Farklı kültürlerde farklı şekillerde gündeme gelen bu önemli değer, spor sektöründe hem fair play’i besleyen hem de kimi zaman sonuç odaklı baskılarla sınanan bir kavram olarak her zaman tek boyutlu, kusursuz bir erdem olarak karşımıza çıkmıyor. Maradona’nın ‘Tanrı’nın Eli’ golünde olduğu gibi, kimi olaylar bu kavramı tartışmaya açarak nerede başlar, nerede biter sorusunu gündeme taşıyor. Rakibe saygı, hakemi yanıltmamak ve oyunun dürüstlüğü İngilizler için ön plandayken, Falkland Savaşı rövanşı duygusunun olduğu bir ortamda, Arjantin halkı için bu değerler tamamen ikinci plandaydı. Maradona’nın “biraz Maradona’nın kafası, biraz Tanrı’nın eli” olarak tanımladığı bu gol ahlaki olarak aklanmasa da sadece Arjantinliler için değil milyonlarca sporsever için bir kahramanlık hikayesi olarak görülüyor.
Kültürümüzdeki saygı anlayışının güçlü duygusal bağlar yarattığını ama aynı zamanda eleştiri ve bireysel ifade özgürlüğü açısından sınırlayıcı olabileceğini söyleyebiliriz. Ülkemizde sporda saygıyı, güçlü bir potansiyele sahip ama sınavı devam eden bir değer olarak görüyorum. Kültürel olarak “büyüğe hürmet” ve “vatan sevgisi” gibi derin kökleri var ancak modern sporun gerektirdiği karşılıklı empati, kurallara sadakat ve duygusal denge konusunda hâlâ gelişime ihtiyaç duyuluyor.

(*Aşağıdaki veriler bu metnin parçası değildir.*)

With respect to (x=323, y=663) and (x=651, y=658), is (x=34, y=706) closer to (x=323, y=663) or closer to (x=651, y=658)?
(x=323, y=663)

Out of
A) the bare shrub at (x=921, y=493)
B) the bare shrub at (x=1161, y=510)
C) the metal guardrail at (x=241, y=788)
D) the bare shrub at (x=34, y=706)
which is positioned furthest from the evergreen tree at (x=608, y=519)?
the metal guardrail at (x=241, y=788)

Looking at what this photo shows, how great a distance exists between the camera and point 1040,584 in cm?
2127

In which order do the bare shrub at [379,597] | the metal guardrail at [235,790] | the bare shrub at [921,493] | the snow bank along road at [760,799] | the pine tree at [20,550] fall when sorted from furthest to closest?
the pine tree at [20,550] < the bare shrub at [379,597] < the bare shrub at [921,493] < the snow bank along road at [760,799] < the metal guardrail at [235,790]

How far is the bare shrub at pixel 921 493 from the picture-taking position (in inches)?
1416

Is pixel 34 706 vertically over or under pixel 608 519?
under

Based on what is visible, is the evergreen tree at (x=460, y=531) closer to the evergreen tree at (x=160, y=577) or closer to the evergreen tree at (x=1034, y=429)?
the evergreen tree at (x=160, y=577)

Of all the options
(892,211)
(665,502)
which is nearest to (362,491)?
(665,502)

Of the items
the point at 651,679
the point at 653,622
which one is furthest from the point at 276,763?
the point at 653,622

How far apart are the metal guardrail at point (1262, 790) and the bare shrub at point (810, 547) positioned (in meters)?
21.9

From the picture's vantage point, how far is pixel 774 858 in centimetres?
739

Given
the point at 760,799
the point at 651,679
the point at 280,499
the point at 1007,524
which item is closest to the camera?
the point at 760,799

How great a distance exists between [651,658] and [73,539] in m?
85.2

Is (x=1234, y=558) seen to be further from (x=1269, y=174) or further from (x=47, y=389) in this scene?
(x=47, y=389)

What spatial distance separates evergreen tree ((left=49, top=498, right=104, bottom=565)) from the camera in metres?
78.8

Rakibe ve oyuna saygı, hakeme saygı, vatana saygı, geleneksel hiyerarşi ve ritüeller ülkeden ülkeye değişip modern şehir yaşamında esnekleşse de “insana insan olduğu için değer vermek” anlayışı hâlâ temel referans. Bugün genç kuşaklar saygıyı, tek taraflı bir itaat değil, karşılıklı anlayış ve empati olarak yorumlama eğiliminde. Gerçek ilerleme, bu saygıyı yalnızca büyüğe hürmetten çıkarıp, rakibe, kurallara, oyuna ve hatta eleştiriye alan tanıyan karşılıklı bir ilişkiye dönüştürmekle mümkün olacak.